La "minga" indígena es un nuevo episodio de protesta frustrada de los grupos étnicos minoritarios que han logrado sobrevivir a la exclusión social y política, después de dos siglos. Un factor con un peso determinante en el coeficiente de la desigualdad social de Colombia. El aparente diálogo del Presidente Uribe con estos grupos ha puesto de relieve el racismo con que él, toda su clase social y el sector arribista de los mestizos blanqueados desprecian a los primeros pobladores de estas tierras.

El Presidente y su Ministro de Agricultura se burlaron de ellos llamándolos terratenientes, cuando todo lo que piden es que les den las tierras que les han prometido y titulado, pero cuya calidad y entrega es la manzana de la discordia.
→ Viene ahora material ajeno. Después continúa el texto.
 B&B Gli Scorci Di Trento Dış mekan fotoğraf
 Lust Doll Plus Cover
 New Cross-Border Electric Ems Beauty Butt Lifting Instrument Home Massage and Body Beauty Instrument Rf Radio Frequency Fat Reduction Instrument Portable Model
Otro episodio de promesas incumplidas y de reclamos acallados a golpes y homicidios. Algunos sectores sociales colombianos, bien representados en este gobierno, se avergüenzan de que estos sobrevivientes de las "glorias" colonizadoras puedan llegar a celebrar el centenario de independencia de la oligarquía y sus paniaguados. Y esos mismos pronunciamientos presidenciales dejaron bien clara su ya proverbial intolerancia, rayana en paranoia, con la oposición política. Los indígenas se suman, según el mandatario, a los enemigos del gobierno. "Tienen que estar inspirados y apoyados por las FARC". Lo dice a boca llena, ignorando los 1.256 indígenas muertos durante su mandato y cuya autoría se disputan 'merito pares' las FARC porque los nativos no se pliegan y las fuerzas estatales y paraestatales para quitarles las tierras.
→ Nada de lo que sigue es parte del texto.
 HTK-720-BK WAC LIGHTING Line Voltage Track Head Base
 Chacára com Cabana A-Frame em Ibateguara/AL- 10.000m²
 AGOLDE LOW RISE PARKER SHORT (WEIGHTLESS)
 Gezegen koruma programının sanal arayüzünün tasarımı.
Las ejecuciones extrajudiciales, abiertas o disfrazadas de 'falsos positivos' son la otra vergüenza de la seguridad oligárquica. Al fin salieron a la superficie, mal contadas, pero aun así, dejando entrever un dinamismo exagerado: 535 entre 1 Ene2007 y 30
Jun2008. Duplicaron la intensidad de las 1.112 víctimas del quinquenio 1 Jul2002 y 30 Jun2007: pasaron de una víctima cada dos días, a una víctima diaria. Y triplicaron las 669 del quinquenio 1 Ene1997 y 30 Jun2002 cuando se contaba una víctima cada tres días. Lo más probable es que todas estas cuentas estén subestimadas, lo cual solo empeora la situación.
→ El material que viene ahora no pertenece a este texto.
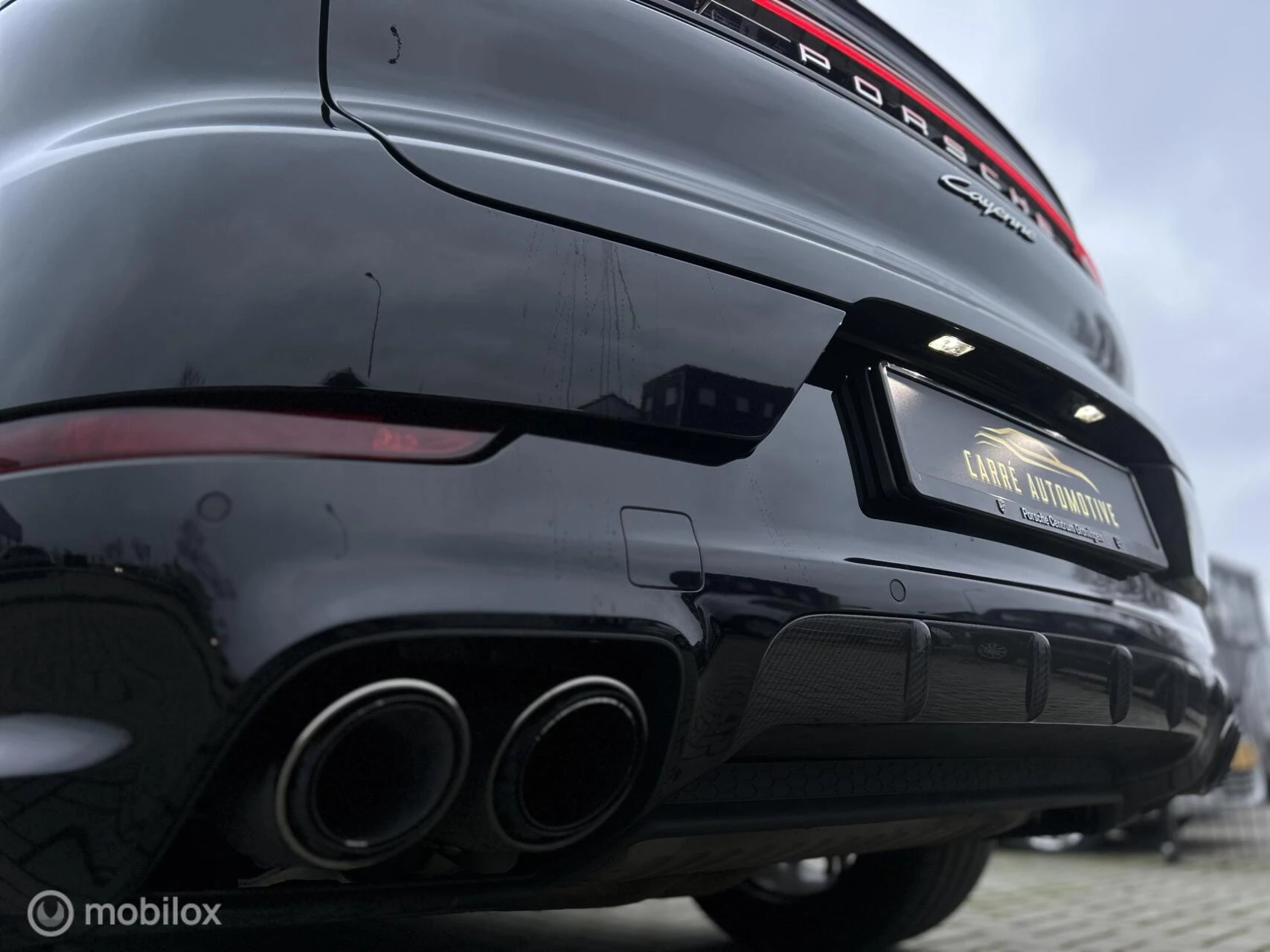 Hoofdafbeelding Porsche Cayenne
Estos datos reflejan cómo también el régimen colombiano tiene dos caras: una, la propaganda masiva interna e internacional sobre sus logros políticos y económicos y, otra, los logros macabros que como régimen oligárquico está obteniendo para asegurar su predominio. Las cuatro caras en realidad son las dos caras de una misma moneda: la cara de la oligarquía y el sello de su seguridad.

El régimen Uribe acuñó el mito de la seguridad que produjo el crecimiento de la economía. Pero silenció con astucia y argucias que es un crecimiento de la concentración de tierras robadas a mano armada y del desempleo con desplazamiento forzado. La crisis del paramilitarismo ha venido a sacar a la luz el tamaño de la especulación y la crudeza de la represión, gracias a los enfrentamientos entre intereses paracos. Así pues, las dos caras del milagro colombiano siguen siendo: la revolución del narcotráfico y la consolidación del paramilitarismo, que también pertenecen a una misma moneda. Y la prueba del milagro es que una encuesta documentó, hace algunos meses, que los colombianos se sienten felices y siguen buscando como perpetuar ese régimen.